Most folks go for Bootstrap or Foundation, but I wanted something that would work well without JavaScript and also implemented the newest standards. Bulma is lightweight and well documented.

I might not have much need for JavaScript on this project and could probably write what I need in vanilla JS. However, since I need to focus my efforts on the Rails areas of the application more than the JS, it makes sense to use this library to speed development.

What makes you nervous?

I’ve never taken on a project this big before, especially not by myself. Much of the tools and techniques are new to me so I’m nervous about getting stuck and not being able to fix the problem.
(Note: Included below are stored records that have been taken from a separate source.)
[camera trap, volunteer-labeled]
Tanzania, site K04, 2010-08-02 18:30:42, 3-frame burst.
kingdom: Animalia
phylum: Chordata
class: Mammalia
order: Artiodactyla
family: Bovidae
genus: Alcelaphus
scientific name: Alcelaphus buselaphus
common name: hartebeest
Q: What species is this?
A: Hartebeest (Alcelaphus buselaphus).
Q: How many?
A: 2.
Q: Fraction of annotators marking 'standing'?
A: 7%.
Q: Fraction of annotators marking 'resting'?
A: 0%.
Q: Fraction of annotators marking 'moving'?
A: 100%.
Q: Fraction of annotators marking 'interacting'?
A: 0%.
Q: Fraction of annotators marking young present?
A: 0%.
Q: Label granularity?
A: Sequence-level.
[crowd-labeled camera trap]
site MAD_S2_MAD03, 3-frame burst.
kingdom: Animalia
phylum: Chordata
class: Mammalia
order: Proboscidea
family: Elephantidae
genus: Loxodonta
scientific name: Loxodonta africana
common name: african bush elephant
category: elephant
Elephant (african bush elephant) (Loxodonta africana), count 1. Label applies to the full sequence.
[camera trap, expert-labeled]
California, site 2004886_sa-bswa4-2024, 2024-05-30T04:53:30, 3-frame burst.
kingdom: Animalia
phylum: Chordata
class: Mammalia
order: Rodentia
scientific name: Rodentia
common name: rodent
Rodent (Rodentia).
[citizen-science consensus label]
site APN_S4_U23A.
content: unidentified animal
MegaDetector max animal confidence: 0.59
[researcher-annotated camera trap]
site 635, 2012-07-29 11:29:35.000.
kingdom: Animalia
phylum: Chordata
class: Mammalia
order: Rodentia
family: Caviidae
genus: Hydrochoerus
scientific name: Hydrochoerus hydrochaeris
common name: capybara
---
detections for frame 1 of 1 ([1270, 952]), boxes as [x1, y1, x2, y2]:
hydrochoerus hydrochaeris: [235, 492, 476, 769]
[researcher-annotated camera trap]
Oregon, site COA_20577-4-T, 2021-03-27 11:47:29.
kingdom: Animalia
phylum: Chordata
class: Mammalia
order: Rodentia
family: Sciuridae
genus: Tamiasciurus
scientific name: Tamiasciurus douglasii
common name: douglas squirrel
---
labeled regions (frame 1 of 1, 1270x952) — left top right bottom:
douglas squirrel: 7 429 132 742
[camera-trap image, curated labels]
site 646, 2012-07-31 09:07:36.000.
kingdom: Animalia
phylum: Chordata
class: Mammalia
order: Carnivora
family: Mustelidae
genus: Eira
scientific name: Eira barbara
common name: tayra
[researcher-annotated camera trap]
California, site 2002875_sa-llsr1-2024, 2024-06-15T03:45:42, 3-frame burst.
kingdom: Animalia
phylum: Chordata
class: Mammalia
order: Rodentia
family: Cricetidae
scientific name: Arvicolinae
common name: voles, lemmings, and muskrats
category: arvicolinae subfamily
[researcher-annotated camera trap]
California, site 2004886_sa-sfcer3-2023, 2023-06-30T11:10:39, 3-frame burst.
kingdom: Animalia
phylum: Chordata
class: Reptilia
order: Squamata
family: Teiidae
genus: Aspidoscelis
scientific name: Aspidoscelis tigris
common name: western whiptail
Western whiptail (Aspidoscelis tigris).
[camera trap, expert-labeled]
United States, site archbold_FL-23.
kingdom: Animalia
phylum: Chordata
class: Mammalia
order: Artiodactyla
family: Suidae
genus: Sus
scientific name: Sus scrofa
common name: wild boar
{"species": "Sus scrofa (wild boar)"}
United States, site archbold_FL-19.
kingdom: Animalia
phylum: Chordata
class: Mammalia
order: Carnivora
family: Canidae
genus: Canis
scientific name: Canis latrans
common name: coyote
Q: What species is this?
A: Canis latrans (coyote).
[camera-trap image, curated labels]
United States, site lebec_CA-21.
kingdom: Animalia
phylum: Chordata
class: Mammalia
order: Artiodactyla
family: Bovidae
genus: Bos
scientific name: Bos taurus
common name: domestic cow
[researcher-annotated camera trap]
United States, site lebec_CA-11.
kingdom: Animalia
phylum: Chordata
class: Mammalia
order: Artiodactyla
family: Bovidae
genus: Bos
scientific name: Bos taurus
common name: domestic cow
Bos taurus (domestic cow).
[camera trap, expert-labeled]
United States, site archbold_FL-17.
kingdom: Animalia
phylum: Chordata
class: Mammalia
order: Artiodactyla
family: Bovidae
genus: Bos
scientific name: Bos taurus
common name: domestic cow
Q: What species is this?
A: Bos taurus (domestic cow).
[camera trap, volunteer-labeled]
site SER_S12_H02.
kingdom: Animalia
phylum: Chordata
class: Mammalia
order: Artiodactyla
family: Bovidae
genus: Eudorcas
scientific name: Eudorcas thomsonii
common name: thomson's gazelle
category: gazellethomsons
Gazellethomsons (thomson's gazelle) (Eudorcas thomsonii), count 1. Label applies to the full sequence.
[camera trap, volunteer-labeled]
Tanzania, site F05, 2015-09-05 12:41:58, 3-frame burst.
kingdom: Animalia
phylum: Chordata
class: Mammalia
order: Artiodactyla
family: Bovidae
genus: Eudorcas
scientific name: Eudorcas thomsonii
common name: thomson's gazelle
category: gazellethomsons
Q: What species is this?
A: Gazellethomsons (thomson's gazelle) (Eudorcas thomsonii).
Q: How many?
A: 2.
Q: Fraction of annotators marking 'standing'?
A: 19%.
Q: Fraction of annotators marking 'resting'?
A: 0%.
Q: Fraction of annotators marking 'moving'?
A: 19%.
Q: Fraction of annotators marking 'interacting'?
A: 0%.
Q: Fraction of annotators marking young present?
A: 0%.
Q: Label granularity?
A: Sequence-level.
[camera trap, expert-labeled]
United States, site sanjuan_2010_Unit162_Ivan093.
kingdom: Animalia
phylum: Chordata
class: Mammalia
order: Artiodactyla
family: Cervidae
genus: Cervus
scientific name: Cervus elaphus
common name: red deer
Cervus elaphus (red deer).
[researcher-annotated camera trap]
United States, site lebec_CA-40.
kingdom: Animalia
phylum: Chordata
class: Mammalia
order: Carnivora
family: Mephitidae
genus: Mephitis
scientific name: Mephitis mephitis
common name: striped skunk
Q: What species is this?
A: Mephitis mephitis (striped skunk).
I also haven’t had my own software out there for others to use before and this will be a critical piece of infrastructure for LSQ. Failure is kind of not an option.

Why journal the process?

I wanted to record the experience, including my own opinions and perspectives as they change during the process. Having a record of these decisions will be helpful the next time I start a new project. It’s also helpful for being able to show my process to others. Hopefully someone else down the line will benefit.

Storybin: Sprint retro #1


  • Spike: journal this thing
  • Review Bulma
  • Set up postgres
  • Set up rspec
  • Set up capybara
  • Set up rubocop
  • Set up overcommit
  • Set up devise
  • Write rspecs for Users
  • Create users and roles
  • Set up rubocop extension in VS Code
  • Set up annotate
  • Create basic static homepage
  • Clean up user form styling and logic
  • Set up Devise mailers
  • Set up shoulda-matchers

What went well?

  • Was able to find most of the resources I needed to get to creating the app
  • Managed to revert Simple Form without crying
  • Devise setup was nice and straightforward

What needs improvement?

  • Bulma has a few quirks or something not working in navbar
  • Less getting lost in the weeds on configuration. Try defaults before playing with stuff.
  • Rspec tests


Over all it was a good sprint. In some ways I got further than I thought I would, with the exception of testing.

I was surprised by how much configuration I ended up doing. For a framework with a philosophy of “convention over configuration” there was a lot of config to do. I put that more on the gem developers than on Rails itself, which did indeed feel more straightforward.

I was frustrated that I didn’t get as much done on the functionality because config took so long and omg I was so underprepared for Rspec and tests to be so complicated. It’s basically a framework inside a framework, so the learning curve there is steep af.

I didn’t get to deploy to heroku yet, so that’s more config that needs to be done.

I don’t think it was an awful sprint, but I’m looking forward to seeing what I’ve got done by the end of the next one.